# Goal of the exercise
Format the lines below as a two-column CSV headed "input" and "output", with one row for each line and its answer, each in a single quoted field and with line breaks turned into spaces. Begin at the line that contains "From the camera's angle, does", continue through the end of the lines, and leave out the pictures.

# START OF Records for the exercise

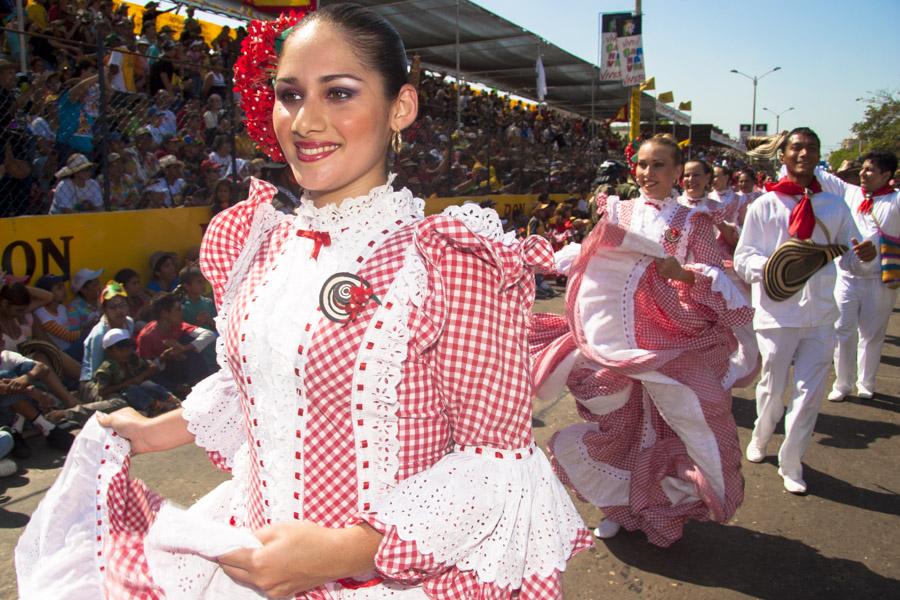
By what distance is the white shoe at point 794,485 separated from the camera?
443 centimetres

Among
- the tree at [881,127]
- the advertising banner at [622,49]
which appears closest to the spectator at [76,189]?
the advertising banner at [622,49]

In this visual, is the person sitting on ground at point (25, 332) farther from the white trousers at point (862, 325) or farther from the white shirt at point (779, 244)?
the white trousers at point (862, 325)

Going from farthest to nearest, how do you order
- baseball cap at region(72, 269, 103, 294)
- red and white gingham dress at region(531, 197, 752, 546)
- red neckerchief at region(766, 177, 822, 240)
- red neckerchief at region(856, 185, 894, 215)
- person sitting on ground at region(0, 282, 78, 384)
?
1. red neckerchief at region(856, 185, 894, 215)
2. baseball cap at region(72, 269, 103, 294)
3. person sitting on ground at region(0, 282, 78, 384)
4. red neckerchief at region(766, 177, 822, 240)
5. red and white gingham dress at region(531, 197, 752, 546)

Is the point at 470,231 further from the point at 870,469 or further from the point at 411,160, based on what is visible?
the point at 411,160

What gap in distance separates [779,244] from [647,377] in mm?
1596

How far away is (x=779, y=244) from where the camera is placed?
454 centimetres

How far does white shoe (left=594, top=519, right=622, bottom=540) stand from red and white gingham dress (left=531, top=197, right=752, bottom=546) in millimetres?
60

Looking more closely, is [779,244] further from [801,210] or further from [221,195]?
[221,195]

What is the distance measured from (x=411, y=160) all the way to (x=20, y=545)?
12056 millimetres

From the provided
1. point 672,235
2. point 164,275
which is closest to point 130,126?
point 164,275

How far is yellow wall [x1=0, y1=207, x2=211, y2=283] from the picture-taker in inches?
257

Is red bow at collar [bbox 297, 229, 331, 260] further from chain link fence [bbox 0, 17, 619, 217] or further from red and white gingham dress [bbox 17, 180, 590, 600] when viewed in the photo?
chain link fence [bbox 0, 17, 619, 217]

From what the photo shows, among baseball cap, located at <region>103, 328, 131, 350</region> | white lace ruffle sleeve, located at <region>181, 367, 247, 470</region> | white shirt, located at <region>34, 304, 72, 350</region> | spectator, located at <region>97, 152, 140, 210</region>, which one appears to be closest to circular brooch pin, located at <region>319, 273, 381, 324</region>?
white lace ruffle sleeve, located at <region>181, 367, 247, 470</region>

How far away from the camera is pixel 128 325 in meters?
6.25
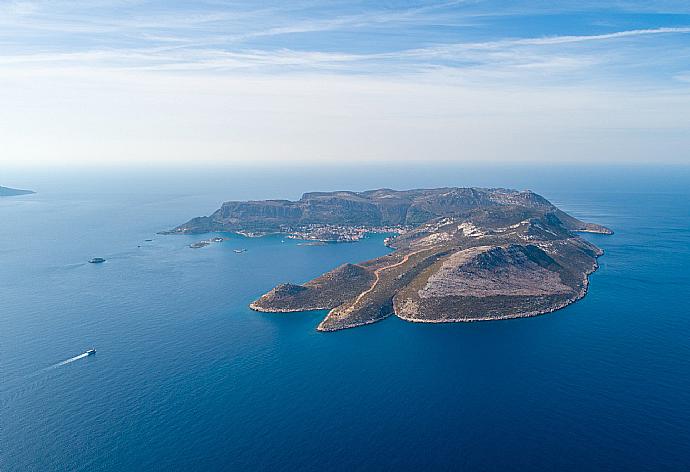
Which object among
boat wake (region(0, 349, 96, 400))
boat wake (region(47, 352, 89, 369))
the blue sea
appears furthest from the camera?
boat wake (region(47, 352, 89, 369))

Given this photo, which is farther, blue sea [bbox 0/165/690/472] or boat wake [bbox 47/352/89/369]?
boat wake [bbox 47/352/89/369]

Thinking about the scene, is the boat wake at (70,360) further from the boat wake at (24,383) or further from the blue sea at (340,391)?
the blue sea at (340,391)

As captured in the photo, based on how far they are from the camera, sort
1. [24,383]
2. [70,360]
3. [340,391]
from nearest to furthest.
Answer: [340,391] < [24,383] < [70,360]

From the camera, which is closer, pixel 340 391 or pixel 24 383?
pixel 340 391

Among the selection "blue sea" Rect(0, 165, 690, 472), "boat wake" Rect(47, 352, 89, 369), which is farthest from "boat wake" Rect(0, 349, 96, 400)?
"blue sea" Rect(0, 165, 690, 472)

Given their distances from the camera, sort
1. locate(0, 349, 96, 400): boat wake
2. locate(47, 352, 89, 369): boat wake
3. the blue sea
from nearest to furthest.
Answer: the blue sea < locate(0, 349, 96, 400): boat wake < locate(47, 352, 89, 369): boat wake

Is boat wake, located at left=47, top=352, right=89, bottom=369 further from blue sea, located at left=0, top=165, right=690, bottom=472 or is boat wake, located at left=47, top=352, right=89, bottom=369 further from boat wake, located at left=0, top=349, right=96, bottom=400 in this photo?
blue sea, located at left=0, top=165, right=690, bottom=472

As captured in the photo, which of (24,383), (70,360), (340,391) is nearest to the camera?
(340,391)

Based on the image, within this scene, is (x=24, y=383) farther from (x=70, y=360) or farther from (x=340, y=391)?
(x=340, y=391)

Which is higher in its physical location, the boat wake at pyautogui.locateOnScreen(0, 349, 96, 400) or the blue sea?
the blue sea

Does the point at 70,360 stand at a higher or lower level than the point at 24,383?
higher

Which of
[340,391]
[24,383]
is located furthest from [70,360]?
Answer: [340,391]

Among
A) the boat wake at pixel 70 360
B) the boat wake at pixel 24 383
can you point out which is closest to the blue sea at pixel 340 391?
the boat wake at pixel 24 383
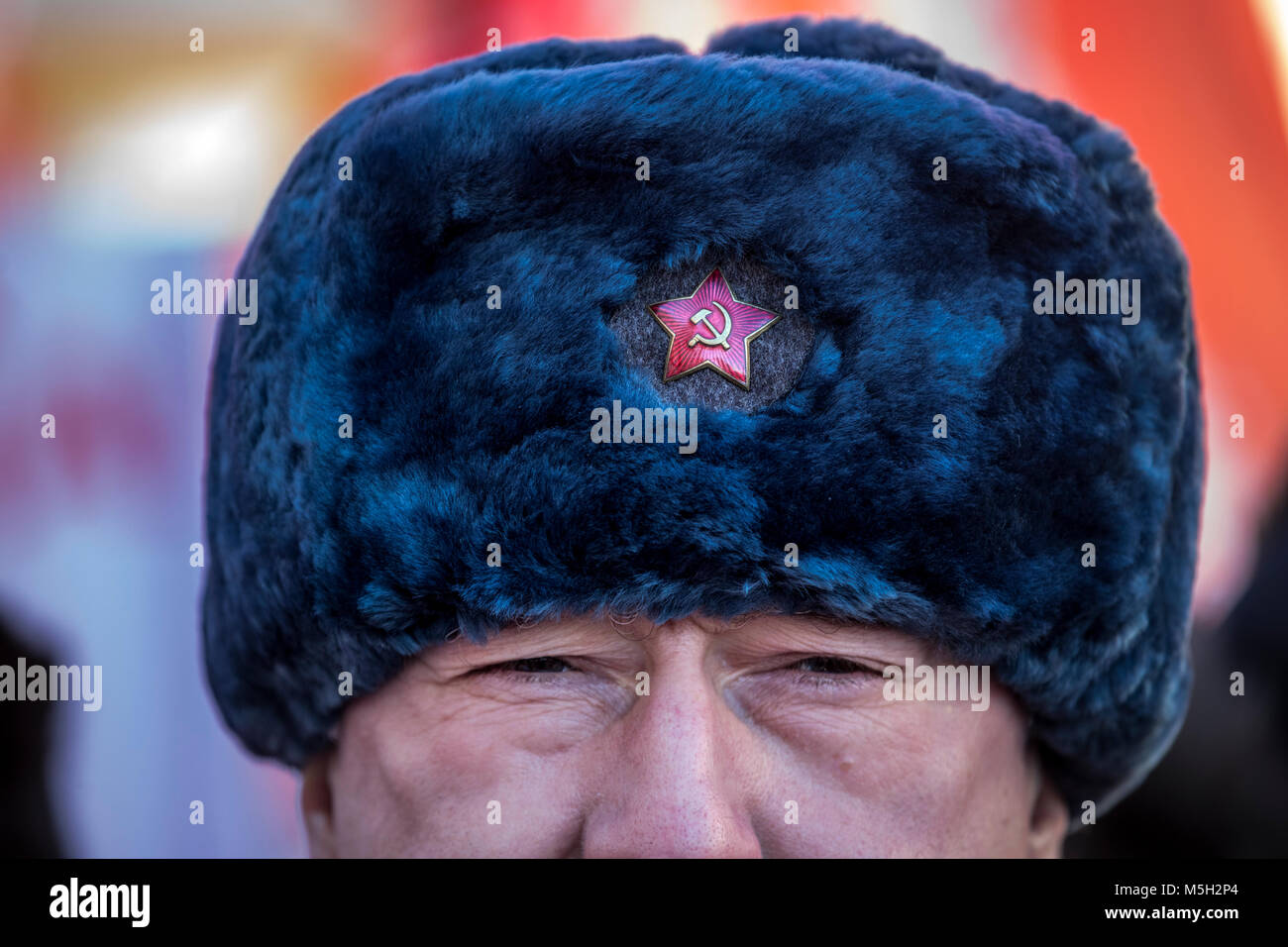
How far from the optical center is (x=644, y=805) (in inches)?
57.6

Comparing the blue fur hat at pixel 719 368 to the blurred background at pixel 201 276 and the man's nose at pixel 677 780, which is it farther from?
the blurred background at pixel 201 276

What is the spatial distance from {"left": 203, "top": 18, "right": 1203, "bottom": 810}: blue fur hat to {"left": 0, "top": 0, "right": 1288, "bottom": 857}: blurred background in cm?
126

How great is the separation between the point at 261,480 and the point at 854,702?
0.83m

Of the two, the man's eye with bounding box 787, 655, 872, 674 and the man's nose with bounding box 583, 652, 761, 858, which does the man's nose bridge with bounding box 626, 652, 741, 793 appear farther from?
the man's eye with bounding box 787, 655, 872, 674

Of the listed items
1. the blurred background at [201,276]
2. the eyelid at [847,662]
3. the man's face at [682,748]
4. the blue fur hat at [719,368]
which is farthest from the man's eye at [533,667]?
the blurred background at [201,276]

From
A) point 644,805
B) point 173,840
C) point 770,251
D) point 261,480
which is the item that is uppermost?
point 770,251

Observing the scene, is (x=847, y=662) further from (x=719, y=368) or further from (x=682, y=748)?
(x=719, y=368)

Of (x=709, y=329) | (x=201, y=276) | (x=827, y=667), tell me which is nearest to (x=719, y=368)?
(x=709, y=329)

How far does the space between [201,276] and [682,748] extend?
70.8 inches

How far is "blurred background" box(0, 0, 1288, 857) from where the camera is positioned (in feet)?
8.70

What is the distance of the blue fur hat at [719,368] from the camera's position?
1.42 meters

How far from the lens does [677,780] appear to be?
1458mm
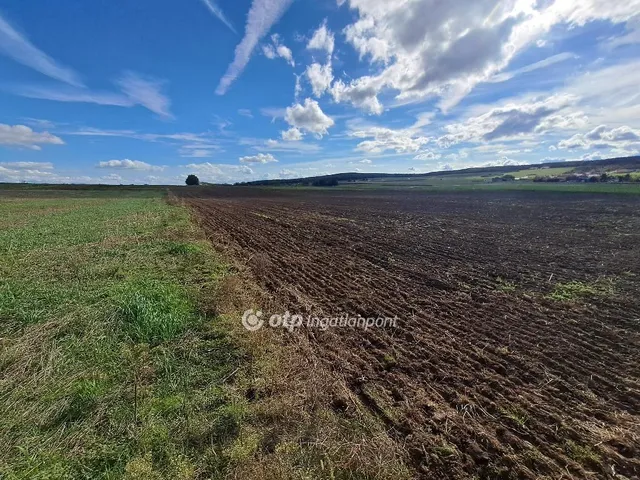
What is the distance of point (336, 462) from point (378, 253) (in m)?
10.2

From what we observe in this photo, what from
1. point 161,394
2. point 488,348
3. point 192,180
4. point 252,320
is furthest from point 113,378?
point 192,180

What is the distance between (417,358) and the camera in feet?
18.0

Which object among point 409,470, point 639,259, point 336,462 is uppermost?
point 336,462

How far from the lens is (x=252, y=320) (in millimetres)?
6641

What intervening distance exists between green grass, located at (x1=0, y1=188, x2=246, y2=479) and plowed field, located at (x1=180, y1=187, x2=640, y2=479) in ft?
6.01

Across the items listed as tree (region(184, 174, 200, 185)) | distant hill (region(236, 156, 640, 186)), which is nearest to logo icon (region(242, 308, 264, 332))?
distant hill (region(236, 156, 640, 186))

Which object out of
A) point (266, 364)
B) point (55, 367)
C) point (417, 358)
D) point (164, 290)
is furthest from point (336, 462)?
point (164, 290)

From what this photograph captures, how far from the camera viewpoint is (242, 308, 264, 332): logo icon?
20.5ft

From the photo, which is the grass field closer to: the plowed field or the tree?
the plowed field

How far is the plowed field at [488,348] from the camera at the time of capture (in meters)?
3.67

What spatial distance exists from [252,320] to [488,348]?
4525 millimetres

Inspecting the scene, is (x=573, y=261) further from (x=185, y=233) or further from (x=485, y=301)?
(x=185, y=233)

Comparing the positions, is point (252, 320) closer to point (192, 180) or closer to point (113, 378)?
point (113, 378)

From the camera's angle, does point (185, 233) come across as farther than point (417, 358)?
Yes
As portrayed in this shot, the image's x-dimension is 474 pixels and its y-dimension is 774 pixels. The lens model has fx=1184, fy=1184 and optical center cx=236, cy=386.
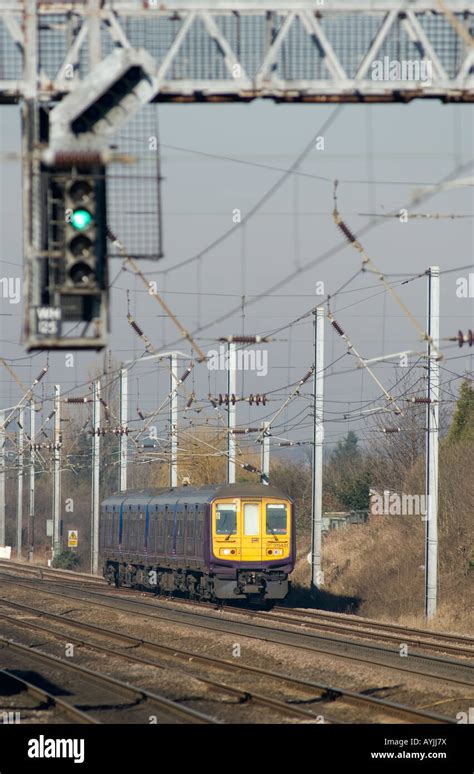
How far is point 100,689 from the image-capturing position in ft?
57.2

# END OF Records for the exercise

# The answer
input,output
"From the camera's angle, does point (185, 233) come across as farther than point (417, 358)?","Yes"
"As portrayed in this shot, the image's x-dimension is 474 pixels and its y-dimension is 774 pixels. The lens model has fx=1184, fy=1184 and optical center cx=236, cy=386. How far is point 100,689 from the image-capturing position in ft?","57.2"